From: Discovery of the reward function for embodied reinforcement learning agents

a Humans observe the world and manually design a reward function, which becomes increasingly difficult as task complexity increases. b Two schemes for designing reward functions automatically. One involves learning from expert demonstrations, and the other leverages human preference labels. c Regret of policies learned with different reward functions. The red and blue lines correspond to a more and a less effective reward function, respectively. A better reward function is associated with less policy regret and faster convergence. d Overview of the proposed bilevel optimization framework for optimal reward function discovery. In the lower-level, the embodied RL agent interacts with a world model, receives reward signals, and optimizes policy. Interaction trajectories are stored in a buffer. In the upper-level, a mini-batch of trajectories is sampled and decomposed into interaction steps for estimation of the policy distribution and the advantage function. The reward function is then updated via the approximated meta gradient (Theorem 2). This iterative process ensures simultaneous optimization of both the reward function and the policy of the RL agent. e Comparison of well-designed and poorly designed reward functions.
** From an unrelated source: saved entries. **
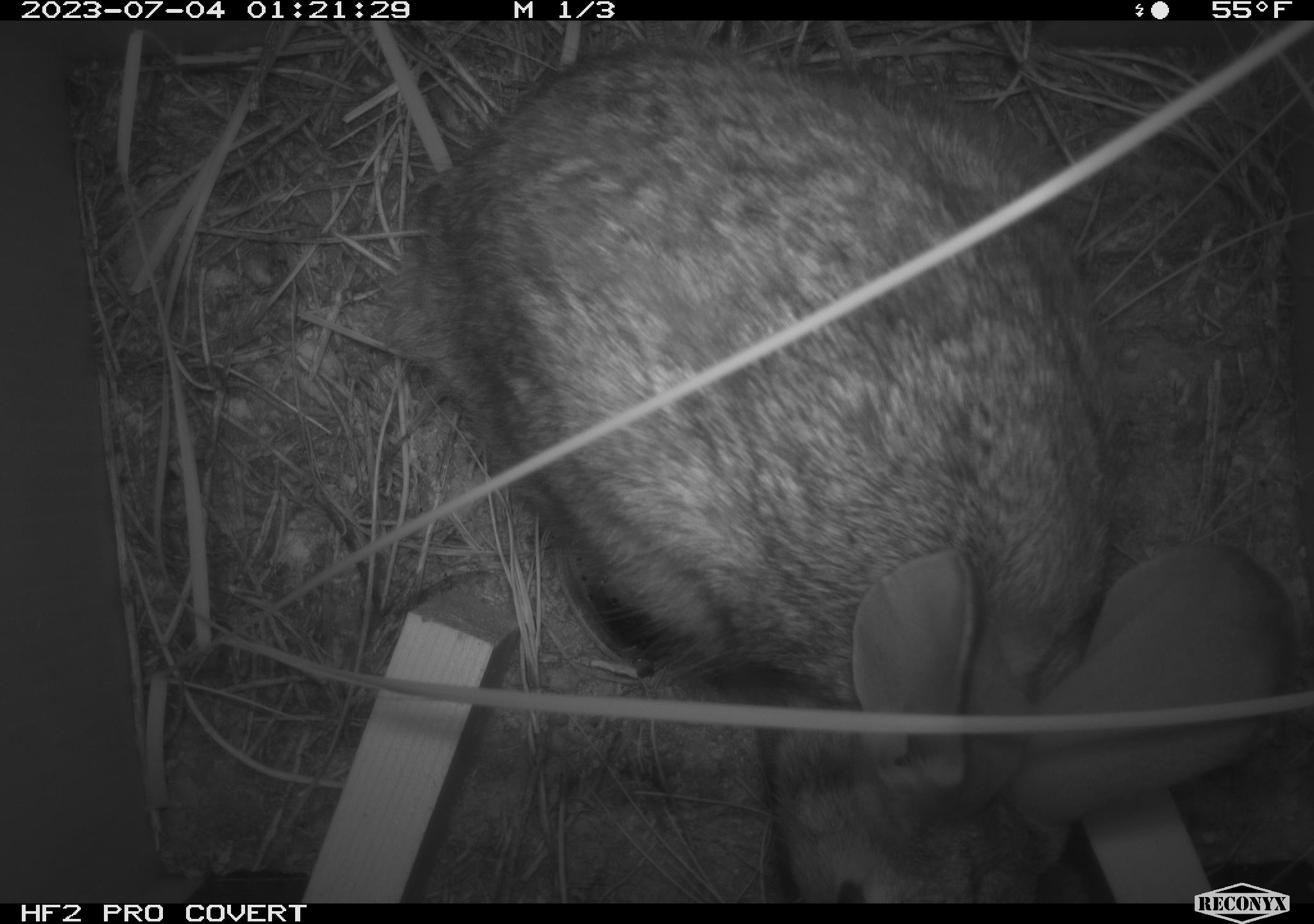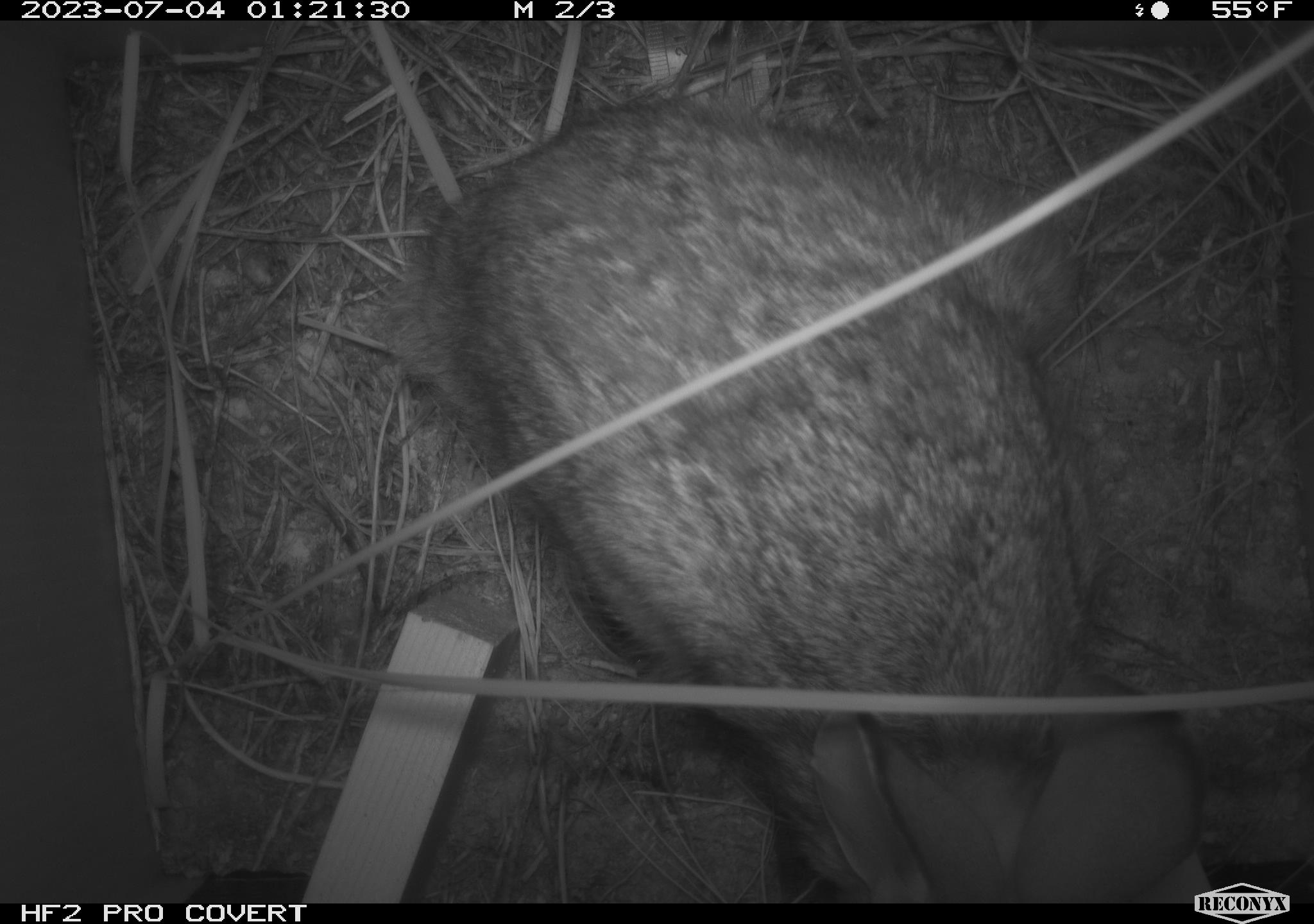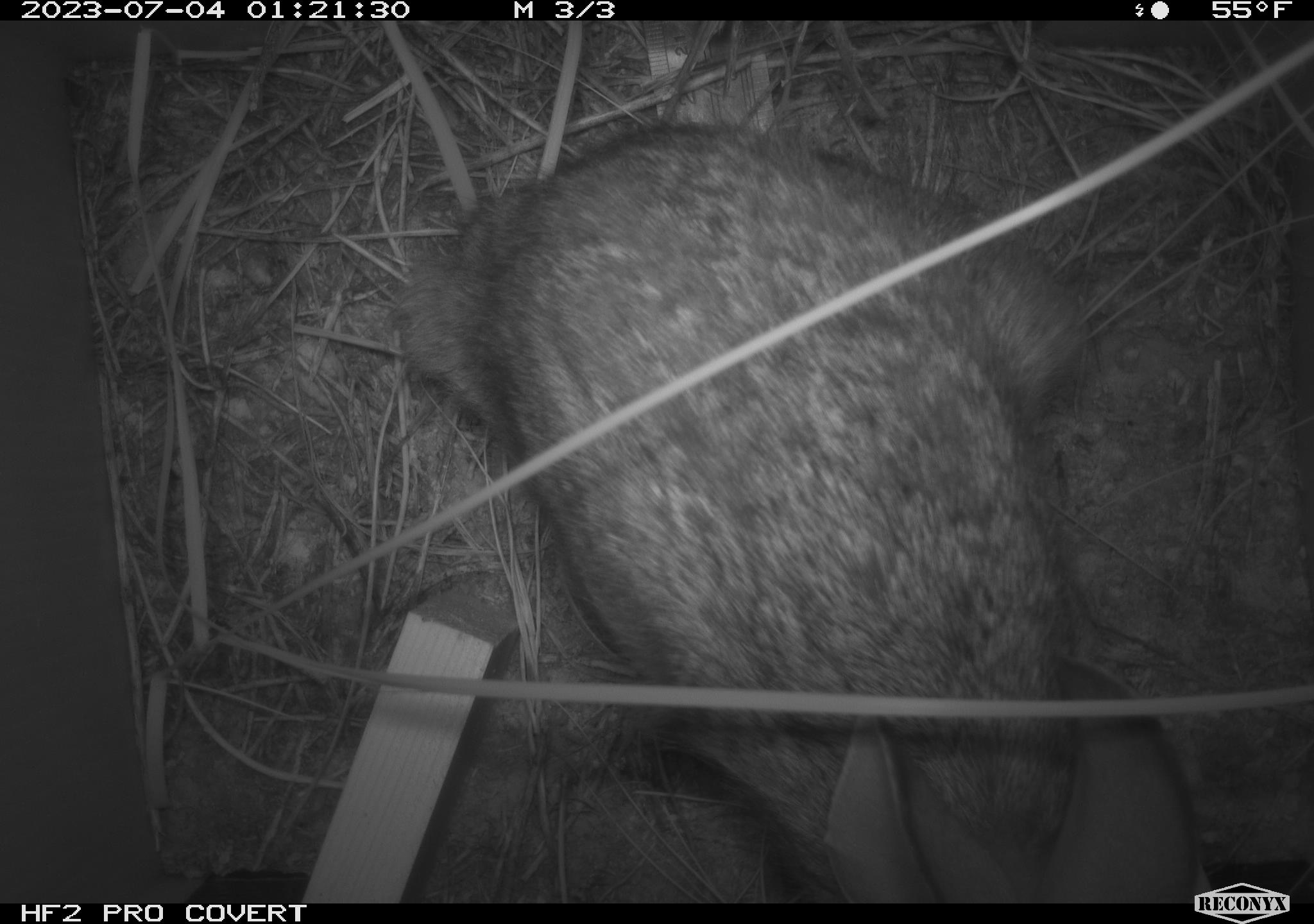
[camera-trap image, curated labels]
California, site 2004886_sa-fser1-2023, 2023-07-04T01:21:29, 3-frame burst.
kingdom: Animalia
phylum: Chordata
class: Mammalia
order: Lagomorpha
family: Leporidae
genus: Sylvilagus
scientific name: Sylvilagus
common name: cottontail rabbits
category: sylvilagus species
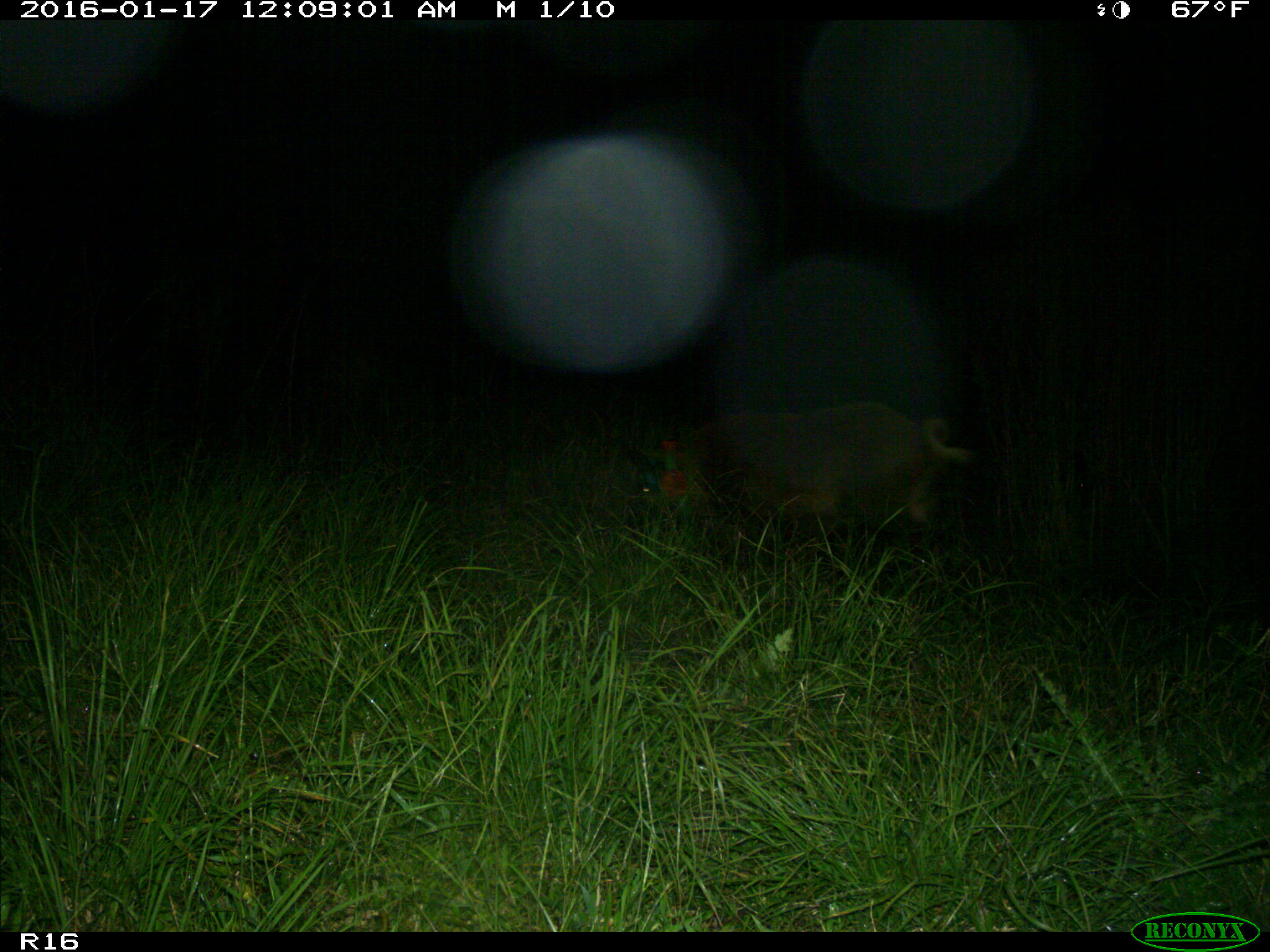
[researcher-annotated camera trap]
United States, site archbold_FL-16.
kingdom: Animalia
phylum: Chordata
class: Mammalia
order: Artiodactyla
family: Suidae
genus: Sus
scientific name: Sus scrofa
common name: wild boar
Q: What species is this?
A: Sus scrofa (wild boar).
A well-designed reward function assigns high rewards (represented by the arrow length) to the optimal action. A poorly designed reward function fails to distinguish the optimal action, resulting in incorrect actions by the agent. f Discovery of the optimal reward function. The reward function is randomly initialized and then learned by the proposed framework. The discovered reward function accurately identifies the optimal action and assigns an appropriate reward to each action. Specifically, higher rewards are associated with more effective actions, whereas lower rewards are assigned to less effective actions. Icons from Icons8.com.